MATERIAL PROVIDED>
-------------------------

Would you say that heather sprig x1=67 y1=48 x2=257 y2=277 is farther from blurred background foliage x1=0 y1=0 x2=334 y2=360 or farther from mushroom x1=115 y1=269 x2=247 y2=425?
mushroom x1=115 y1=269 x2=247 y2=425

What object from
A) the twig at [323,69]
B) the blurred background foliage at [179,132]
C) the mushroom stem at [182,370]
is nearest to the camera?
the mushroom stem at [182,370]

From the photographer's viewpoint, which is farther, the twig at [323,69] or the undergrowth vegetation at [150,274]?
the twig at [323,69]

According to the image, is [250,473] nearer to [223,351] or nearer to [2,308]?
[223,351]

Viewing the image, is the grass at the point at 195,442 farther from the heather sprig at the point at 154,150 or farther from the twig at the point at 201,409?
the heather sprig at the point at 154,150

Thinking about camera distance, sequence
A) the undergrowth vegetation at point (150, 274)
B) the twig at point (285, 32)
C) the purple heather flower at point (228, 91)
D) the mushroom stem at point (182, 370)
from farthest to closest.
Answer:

-------------------------

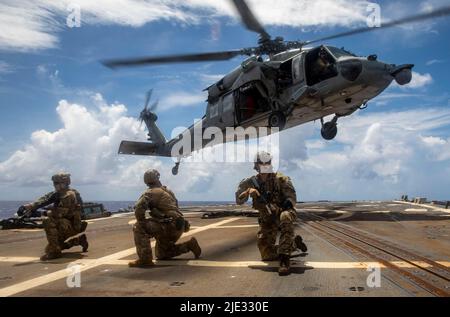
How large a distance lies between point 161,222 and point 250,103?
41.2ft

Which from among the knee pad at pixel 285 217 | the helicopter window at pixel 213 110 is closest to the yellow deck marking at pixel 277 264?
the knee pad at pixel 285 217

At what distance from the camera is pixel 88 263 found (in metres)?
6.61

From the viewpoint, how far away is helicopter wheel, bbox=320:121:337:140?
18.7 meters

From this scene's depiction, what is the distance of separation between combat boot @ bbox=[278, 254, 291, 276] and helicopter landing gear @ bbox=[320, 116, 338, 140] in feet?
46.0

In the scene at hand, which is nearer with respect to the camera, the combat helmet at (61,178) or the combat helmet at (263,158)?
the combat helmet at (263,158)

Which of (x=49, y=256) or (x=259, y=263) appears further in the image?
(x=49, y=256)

-------------------------

EXERCISE> Please format the listing from the line containing "At what distance" up to and including the line containing "18.7 meters" as a JSON list of strings, one string per line, with blank lines omitted.

COMPLETE OUTPUT>
[
  "At what distance from the camera is pixel 88 263 found (in metres)?",
  "6.61",
  "From the viewpoint, how far away is helicopter wheel, bbox=320:121:337:140?",
  "18.7 meters"
]